Above the neighborhood, it looks like someone firebombed the state park. The ground is scorched black. The trees are scorched black. On the black hills, tons of hay have been air-dropped to keep the soil from polluting the Horsetooth Reservoir below.

This was a ponderosa pine forest that hadn’t burned in a century. Now, “when a fire does get going, it’s crown to crown,” Schulz said.

At 5 a.m. on June 10, Butterfield had answered an emergency call. Evacuate the park; we’re evacuating the neighborhood, he was told. Now. The fire closed the state park for 17 days.

Yet, a few hundred yards down this rutty road, a green oasis appears in the blackened landscape. Here, in a series of fuel treatments from 2006 to 2009, the ponderosa pines had been thinned.

The fire burned through here and burned some of the trees but not all. Because it burned at a lower temperature, a green carpet of grass quickly regrew, creating a pretty meadow in the midst of a fire zone. Fifteen wild turkeys meandered through the meadow, feasting on the new vegetation.

Without this fire break, Schulz said, the homeowners on Red Cedar Drive and the reservoir serving Fort Collins would have been counted among the High Park fire victims.

“The work absolutely protected the safety of the surrounding community and the quality of the water in the reservoir,” he said. “I walked up to the incident commander, handed him a map of the treated areas and said, ‘Here’s an area where you can stop this fire.’ Luckily, they did that.”

Weeks later, when the Waldo Canyon fire eclipsed the High Park fire, destroying 346 homes, Colorado Springs credited another fire break with saving another neighborhood. The fire stopped a mile above Cedar Heights, leaving every house untouched.

I think it’s interesting that in protesting a project on the Helena NF on September 6, Matthew Garrity AWR press release here says:

Mike Garrity, Executive Director of the Alliance for the Wild Rockies said, “One of the stated reasons of this timber sale is to reduce the threat of wildfires but a recent Forest Service study concluded logging has little effect on how a fire burns with the exception that wildfires may burn more intensely in logged areas than in adjacent unlogged stands due to the higher wind speeds that occur in open forests and the heavy amount of slash left after logging. The report called for a change of approach.
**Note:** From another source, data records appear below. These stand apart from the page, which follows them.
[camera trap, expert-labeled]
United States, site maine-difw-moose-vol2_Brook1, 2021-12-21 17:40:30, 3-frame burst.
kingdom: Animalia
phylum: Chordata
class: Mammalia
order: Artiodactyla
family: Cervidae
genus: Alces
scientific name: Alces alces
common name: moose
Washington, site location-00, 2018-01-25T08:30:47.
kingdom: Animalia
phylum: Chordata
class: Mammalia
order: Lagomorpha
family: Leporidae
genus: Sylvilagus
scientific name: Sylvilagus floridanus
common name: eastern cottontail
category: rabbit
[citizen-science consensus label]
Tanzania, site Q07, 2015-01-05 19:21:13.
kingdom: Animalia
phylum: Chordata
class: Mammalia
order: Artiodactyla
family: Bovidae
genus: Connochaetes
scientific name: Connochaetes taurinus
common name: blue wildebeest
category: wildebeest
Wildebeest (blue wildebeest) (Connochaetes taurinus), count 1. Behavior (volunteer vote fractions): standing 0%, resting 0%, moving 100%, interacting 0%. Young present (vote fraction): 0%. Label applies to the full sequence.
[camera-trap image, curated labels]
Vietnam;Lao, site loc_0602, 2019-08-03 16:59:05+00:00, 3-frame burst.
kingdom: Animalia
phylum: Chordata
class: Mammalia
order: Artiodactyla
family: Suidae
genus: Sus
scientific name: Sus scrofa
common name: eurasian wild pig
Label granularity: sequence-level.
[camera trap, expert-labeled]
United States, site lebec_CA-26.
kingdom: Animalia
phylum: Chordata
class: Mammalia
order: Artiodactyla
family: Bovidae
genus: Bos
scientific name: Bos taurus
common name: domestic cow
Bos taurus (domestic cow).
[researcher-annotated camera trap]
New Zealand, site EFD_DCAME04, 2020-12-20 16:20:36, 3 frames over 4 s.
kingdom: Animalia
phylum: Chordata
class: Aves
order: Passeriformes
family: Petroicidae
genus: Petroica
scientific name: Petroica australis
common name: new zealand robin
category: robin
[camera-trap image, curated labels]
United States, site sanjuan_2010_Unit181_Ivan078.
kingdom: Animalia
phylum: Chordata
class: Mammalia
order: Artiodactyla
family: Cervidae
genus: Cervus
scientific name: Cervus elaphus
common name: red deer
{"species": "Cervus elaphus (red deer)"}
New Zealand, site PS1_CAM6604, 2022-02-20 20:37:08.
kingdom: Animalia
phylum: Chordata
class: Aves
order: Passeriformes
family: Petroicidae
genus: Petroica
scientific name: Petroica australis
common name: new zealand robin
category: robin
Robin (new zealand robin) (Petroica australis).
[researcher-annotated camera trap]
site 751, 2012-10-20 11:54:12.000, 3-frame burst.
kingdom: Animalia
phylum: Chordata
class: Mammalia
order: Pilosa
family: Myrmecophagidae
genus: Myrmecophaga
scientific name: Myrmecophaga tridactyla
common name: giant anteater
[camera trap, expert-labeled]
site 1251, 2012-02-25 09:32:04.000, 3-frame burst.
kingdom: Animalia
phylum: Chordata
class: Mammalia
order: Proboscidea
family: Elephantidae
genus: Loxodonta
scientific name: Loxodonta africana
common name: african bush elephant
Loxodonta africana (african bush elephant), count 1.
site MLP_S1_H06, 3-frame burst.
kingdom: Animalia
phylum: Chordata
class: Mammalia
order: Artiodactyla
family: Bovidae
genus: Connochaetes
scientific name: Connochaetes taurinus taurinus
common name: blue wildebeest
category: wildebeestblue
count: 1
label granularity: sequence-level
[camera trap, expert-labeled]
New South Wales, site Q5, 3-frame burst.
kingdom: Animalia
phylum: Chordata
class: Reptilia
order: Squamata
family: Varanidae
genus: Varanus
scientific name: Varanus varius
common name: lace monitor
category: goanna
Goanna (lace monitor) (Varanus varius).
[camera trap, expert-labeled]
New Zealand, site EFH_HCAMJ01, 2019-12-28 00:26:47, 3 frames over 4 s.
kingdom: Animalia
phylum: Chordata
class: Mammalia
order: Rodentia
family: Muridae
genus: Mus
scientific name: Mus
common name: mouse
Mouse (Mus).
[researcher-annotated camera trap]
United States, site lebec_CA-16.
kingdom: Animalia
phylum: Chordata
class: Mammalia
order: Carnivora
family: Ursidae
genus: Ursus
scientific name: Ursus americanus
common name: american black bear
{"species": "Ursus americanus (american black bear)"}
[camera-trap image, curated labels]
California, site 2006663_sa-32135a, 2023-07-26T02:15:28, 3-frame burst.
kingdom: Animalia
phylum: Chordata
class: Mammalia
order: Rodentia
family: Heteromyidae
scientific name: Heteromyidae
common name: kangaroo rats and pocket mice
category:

Instead of continued logging in the back country that has proven ineffective in moderating wildfires during extreme wildfire conditions, the focus should be on reducing the fire threat within the immediate vicinity of homes.”

I think he’s thinking of the report on the Fourmile fire, which we have discussed already (if you are trying to treat the fuels, but you don’t finish treating them…) But folks’ observations of the fires in Colorado are more mixed, as we see above. If a fire does not burn through a forest, but scientists are not asked to do a report, did it really happen?

And perhaps more importantly, if you believe that fuels treatments are an excuse to do logging and for the Forest Service to get money, why would people who aren’t with the Forest Service in Colorado, and have to spend money to do it, where forest industry is mostly long gone, still think it’s a good idea, as in the above Denver Post article?

1 thought on “Post Article on Wildfires: ” Disastrous wildfire era set to continue in Colorado “”

  1. BOGUS SCIENCE ALERT!

    “…due to the higher wind speeds that occur in open forests…” Of course, no higher than in pre-European times!

    AND, so are we going to keep hearing references to that Four Mile Fire report on EVERY project that cuts trees, regardless of the severe limitations the study barely mentions?